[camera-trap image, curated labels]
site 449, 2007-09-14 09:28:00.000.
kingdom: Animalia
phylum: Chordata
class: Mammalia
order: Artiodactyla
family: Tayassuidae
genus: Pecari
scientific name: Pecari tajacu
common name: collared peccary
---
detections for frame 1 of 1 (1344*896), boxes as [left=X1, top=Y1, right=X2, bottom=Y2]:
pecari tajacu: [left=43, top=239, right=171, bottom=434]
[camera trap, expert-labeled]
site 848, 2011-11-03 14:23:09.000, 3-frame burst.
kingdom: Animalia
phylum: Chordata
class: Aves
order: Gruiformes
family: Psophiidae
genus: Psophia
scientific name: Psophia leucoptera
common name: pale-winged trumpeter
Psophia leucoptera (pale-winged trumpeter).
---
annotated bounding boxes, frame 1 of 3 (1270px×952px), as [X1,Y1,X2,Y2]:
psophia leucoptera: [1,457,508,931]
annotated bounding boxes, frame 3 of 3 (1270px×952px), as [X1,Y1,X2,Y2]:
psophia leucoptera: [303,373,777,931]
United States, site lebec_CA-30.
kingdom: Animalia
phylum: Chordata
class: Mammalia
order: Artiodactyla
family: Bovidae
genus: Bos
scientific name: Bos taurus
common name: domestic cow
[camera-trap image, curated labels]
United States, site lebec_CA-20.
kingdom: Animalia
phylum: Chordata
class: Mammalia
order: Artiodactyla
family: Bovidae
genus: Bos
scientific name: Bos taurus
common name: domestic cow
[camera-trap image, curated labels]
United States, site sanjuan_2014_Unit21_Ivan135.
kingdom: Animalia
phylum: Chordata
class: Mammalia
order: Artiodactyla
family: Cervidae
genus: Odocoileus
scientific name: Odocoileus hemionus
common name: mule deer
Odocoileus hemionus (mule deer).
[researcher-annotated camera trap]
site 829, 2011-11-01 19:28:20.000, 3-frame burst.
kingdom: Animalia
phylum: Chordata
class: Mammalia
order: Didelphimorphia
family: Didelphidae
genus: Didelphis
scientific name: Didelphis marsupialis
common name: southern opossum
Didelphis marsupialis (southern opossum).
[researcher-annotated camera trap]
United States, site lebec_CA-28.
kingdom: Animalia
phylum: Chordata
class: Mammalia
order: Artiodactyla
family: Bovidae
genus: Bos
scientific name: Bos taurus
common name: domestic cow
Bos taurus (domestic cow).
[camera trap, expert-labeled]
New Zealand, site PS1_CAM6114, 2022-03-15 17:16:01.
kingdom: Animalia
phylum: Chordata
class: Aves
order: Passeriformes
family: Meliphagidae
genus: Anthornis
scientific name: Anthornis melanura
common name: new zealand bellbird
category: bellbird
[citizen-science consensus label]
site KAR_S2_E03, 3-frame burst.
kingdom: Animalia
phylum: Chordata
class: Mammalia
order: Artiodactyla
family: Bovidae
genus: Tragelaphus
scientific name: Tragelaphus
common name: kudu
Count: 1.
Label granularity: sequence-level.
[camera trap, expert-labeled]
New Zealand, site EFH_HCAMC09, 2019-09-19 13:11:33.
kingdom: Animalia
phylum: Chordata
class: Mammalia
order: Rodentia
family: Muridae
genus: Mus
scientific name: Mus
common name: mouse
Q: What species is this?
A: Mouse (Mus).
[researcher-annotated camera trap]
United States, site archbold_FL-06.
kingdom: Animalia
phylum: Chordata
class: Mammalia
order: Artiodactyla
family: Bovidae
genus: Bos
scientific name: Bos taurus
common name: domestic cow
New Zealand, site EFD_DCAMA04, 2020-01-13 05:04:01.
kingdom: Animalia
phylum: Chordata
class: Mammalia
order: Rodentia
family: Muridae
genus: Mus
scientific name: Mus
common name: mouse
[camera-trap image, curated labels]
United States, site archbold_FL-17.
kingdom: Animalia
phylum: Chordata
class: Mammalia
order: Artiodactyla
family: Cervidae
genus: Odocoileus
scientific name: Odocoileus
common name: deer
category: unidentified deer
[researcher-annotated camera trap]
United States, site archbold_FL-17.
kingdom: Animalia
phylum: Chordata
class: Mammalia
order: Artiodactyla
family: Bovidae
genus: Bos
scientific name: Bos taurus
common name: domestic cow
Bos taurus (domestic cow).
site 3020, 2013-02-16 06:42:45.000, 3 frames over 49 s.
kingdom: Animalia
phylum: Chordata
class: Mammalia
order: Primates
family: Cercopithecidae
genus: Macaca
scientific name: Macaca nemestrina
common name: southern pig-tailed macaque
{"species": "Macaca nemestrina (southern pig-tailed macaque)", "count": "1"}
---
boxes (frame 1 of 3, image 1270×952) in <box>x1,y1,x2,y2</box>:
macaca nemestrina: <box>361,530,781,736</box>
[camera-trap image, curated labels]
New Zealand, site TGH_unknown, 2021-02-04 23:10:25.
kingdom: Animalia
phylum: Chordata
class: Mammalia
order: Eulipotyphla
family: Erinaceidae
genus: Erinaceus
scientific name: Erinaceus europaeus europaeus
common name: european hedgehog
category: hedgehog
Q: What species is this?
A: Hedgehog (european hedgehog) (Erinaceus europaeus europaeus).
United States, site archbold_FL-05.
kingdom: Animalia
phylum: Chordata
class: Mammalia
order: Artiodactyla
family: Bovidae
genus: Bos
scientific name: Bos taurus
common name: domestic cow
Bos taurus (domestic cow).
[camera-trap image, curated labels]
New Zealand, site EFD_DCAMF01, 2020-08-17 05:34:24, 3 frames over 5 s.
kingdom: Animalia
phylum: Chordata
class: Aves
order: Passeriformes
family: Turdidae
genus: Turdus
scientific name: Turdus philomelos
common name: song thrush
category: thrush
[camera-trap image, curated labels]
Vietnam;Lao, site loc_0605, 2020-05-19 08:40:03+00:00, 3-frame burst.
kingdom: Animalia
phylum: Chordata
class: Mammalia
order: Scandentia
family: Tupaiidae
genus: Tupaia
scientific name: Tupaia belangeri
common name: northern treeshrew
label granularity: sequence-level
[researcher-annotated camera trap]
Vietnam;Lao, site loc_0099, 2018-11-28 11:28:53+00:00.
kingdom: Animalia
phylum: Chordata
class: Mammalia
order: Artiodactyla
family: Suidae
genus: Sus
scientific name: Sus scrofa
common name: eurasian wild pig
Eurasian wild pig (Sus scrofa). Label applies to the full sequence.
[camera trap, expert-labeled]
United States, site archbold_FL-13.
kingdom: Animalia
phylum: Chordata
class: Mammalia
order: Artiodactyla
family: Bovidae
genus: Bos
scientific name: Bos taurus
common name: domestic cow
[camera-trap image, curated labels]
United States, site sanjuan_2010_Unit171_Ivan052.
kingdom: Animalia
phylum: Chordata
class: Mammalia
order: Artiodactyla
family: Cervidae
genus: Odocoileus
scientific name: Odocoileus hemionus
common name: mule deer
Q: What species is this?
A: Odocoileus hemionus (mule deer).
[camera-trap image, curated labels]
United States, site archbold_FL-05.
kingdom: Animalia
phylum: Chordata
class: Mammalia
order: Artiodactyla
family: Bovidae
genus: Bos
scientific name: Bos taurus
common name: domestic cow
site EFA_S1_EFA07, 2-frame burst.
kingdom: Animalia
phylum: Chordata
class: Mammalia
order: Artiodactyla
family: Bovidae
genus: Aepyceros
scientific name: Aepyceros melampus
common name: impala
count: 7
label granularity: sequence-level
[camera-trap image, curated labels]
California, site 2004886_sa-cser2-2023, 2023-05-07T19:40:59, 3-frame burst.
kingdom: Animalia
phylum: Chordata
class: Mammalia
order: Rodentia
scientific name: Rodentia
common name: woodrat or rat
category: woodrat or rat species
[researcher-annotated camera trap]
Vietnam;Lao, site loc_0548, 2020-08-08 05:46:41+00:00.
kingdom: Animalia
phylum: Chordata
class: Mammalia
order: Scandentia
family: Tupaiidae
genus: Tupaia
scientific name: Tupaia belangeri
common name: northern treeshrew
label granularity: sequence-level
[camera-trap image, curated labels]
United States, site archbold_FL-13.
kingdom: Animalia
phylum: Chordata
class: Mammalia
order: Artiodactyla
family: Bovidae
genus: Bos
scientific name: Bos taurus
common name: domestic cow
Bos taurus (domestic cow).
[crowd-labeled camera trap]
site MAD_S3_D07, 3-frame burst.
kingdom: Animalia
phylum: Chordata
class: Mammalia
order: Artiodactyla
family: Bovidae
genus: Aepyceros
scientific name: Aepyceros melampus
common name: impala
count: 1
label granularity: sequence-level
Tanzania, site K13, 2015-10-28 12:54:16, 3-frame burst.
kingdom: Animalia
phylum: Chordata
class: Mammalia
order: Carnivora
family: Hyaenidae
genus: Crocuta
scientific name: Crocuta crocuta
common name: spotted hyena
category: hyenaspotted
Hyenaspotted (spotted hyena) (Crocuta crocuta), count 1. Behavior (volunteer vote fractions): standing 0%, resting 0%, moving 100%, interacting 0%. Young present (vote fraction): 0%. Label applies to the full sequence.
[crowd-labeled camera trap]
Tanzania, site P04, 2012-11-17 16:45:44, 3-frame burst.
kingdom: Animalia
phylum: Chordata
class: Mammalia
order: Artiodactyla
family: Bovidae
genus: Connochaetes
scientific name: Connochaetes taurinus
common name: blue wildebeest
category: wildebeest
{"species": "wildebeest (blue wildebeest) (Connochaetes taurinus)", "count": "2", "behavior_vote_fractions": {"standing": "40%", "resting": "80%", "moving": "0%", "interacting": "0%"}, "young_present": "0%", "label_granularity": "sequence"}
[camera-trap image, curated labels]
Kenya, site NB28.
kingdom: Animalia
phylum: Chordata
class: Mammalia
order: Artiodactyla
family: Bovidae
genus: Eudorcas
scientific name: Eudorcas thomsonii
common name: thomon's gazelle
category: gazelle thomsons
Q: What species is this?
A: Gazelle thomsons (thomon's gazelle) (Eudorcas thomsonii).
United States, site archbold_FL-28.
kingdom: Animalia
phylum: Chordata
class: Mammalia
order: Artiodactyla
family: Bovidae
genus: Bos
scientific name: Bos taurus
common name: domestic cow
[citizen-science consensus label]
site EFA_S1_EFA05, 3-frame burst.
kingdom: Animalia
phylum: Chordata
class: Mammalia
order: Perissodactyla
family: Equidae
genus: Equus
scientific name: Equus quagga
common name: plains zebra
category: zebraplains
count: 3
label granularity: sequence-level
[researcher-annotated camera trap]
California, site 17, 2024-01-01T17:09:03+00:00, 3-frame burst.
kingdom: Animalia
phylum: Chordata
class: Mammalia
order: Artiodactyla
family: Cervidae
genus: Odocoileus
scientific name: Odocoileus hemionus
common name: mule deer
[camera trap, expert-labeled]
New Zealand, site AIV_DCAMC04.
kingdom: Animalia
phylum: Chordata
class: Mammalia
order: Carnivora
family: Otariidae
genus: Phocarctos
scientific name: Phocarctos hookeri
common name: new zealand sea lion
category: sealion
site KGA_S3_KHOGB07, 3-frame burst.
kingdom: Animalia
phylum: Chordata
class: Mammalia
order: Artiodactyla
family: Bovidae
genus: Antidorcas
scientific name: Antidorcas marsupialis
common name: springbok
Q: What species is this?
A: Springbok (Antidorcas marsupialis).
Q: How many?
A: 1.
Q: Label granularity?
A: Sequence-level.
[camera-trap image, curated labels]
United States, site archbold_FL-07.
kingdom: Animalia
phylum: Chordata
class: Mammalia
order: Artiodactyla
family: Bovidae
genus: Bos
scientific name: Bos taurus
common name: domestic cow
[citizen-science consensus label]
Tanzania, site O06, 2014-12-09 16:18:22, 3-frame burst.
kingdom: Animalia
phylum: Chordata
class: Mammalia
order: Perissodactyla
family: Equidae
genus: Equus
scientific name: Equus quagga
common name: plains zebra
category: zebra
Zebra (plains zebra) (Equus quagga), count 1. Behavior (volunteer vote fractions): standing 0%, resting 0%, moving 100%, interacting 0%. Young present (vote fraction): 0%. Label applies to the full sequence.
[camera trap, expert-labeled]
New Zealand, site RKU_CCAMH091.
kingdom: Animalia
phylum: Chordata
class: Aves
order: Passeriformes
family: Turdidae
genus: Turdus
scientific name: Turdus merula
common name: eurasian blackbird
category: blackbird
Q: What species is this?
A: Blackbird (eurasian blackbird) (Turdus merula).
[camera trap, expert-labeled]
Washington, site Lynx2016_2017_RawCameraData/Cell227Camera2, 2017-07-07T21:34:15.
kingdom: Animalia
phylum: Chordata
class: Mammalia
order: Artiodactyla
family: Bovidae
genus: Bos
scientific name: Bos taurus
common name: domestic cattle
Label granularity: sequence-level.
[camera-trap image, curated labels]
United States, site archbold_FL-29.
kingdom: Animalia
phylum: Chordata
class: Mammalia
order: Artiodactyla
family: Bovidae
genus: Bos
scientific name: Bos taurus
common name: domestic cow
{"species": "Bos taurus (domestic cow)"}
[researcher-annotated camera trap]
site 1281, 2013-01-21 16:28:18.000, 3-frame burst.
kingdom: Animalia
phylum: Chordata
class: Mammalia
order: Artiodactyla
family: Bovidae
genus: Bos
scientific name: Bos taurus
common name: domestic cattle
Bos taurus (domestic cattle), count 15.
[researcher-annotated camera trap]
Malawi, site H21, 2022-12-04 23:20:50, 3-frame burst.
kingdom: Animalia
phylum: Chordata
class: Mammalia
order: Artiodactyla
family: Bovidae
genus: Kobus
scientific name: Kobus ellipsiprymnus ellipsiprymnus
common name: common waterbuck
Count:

● TASK GOAL:
Note every line above where the string "taurinus" shows up, and copy those lines.

● ANSWER:
scientific name: Connochaetes taurinus
{"species": "wildebeest (blue wildebeest) (Connochaetes taurinus)", "count": "2", "behavior_vote_fractions": {"standing": "40%", "resting": "80%", "moving": "0%", "interacting": "0%"}, "young_present": "0%", "label_granularity": "sequence"}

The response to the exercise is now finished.